In recent months there has been a sharp increase in the number of sites offering big-name items such as Ergobaby carriers, which can retail for more than $200 in shops.
The sites use pictures and text taken from legitimate retailers. But when an order is placed, buyers either receive a counterfeit product or nothing at all.
Netsafe operations manager Lee Chisholm said it was a growing problem. "There are the websites which trade in counterfeit goods claiming to be originals, websites which never send goods after payment is made, and Facebook pages where people advertise and again never send the goods after payment has been made."
Rochelle Gribble, of parenting website Kiwi Families, said there were safety issues relating to the material used in the carriers, the strength of the fabric and the way the products were stitched.
Auckland mother-to-be Charley Monger was caught out by one of the sites last week. She spent $160 on what she thought was an Ergobaby carrier before discovering that the website was fake.
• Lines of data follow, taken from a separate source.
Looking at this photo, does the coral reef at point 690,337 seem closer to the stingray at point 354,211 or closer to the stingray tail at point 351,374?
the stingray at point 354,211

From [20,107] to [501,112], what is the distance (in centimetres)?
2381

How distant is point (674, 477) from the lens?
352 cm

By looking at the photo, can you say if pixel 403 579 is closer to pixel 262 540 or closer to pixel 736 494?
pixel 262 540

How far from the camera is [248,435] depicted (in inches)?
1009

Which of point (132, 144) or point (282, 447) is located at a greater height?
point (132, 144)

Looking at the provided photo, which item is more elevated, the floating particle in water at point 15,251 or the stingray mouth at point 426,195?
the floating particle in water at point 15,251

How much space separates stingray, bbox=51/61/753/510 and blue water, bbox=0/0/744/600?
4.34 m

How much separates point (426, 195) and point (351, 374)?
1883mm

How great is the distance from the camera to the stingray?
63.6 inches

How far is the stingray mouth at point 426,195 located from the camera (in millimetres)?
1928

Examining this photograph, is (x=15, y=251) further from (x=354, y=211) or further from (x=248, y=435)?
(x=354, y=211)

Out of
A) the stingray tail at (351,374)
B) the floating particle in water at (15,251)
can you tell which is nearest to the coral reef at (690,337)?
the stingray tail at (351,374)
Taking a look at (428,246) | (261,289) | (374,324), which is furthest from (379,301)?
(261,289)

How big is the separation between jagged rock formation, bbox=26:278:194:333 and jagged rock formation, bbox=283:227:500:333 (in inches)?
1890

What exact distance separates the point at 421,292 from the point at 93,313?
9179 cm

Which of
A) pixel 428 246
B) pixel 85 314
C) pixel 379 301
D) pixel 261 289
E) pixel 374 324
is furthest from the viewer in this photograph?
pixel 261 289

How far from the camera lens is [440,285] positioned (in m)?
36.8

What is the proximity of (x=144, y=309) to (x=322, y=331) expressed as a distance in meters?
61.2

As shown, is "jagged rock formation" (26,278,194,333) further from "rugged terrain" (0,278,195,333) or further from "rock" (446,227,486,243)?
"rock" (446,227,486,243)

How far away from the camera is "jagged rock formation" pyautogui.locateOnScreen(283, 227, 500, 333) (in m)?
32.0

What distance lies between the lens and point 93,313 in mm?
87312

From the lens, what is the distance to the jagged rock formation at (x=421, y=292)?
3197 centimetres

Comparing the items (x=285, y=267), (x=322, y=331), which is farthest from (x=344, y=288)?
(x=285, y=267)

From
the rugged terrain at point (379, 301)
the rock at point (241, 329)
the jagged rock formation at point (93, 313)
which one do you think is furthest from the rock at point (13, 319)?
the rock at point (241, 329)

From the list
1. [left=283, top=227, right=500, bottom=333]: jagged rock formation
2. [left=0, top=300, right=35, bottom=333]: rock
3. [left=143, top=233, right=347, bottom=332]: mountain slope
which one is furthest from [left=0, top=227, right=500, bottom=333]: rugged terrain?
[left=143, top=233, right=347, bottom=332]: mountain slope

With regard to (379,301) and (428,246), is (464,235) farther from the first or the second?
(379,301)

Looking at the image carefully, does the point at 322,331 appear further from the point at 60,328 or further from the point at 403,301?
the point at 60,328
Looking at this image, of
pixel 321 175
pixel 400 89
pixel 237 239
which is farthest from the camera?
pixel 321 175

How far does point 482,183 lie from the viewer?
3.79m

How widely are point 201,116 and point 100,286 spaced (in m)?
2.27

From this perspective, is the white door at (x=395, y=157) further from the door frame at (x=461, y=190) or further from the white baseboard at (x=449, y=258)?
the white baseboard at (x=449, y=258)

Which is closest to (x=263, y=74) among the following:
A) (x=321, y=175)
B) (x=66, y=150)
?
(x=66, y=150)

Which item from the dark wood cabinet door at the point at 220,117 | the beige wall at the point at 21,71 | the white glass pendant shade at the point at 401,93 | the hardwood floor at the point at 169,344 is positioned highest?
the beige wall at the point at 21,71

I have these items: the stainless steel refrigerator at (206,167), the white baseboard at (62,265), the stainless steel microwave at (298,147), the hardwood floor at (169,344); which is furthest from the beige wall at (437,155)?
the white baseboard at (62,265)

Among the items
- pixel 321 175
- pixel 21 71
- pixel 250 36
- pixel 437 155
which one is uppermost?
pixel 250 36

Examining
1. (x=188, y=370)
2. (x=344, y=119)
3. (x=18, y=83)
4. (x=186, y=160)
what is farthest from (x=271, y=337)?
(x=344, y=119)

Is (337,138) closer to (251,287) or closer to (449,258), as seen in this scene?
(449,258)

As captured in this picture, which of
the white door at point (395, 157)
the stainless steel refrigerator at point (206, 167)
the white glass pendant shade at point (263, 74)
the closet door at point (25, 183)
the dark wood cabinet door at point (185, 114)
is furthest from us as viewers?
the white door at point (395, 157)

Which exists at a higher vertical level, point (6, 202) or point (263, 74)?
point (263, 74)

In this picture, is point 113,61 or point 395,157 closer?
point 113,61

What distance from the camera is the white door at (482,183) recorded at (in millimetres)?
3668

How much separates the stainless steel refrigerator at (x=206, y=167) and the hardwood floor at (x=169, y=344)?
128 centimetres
She contacted her bank, which advised her to cancel her debit card but the money had already been taken. "I've shopped on the internet for years and it didn't occur to me."
Monger said it was distressing to have lost money as she prepared for her first baby, due in June. "It's annoying but I've had to think, well, if you go out for a night out and have a nice meal and a few drinks, you'd spend that amount. It's not the end of the world but it's a pain."
She was told to cancel the card as some sites retain the details.
Auckland woman Rebecca Payne also placed an order with the fake site. "The bank was quite good and said it happens a lot and I need to go through a process for them to investigate."
Louisa Currie, of baby product retailer Belly Beyond, said there were hundreds of counterfeit baby carriers in the country and it was a serious safety concern. She had noticed an increase in the fake sites since August. Because they were based overseas, little could be done.
"We've just had a third person since Christmas call to say the buckle has broken. They don't stack up from a quality perspective. If the buckle breaks, the baby can fall.
"There's not a huge amount we can do except educate people that if it looks too good to be true."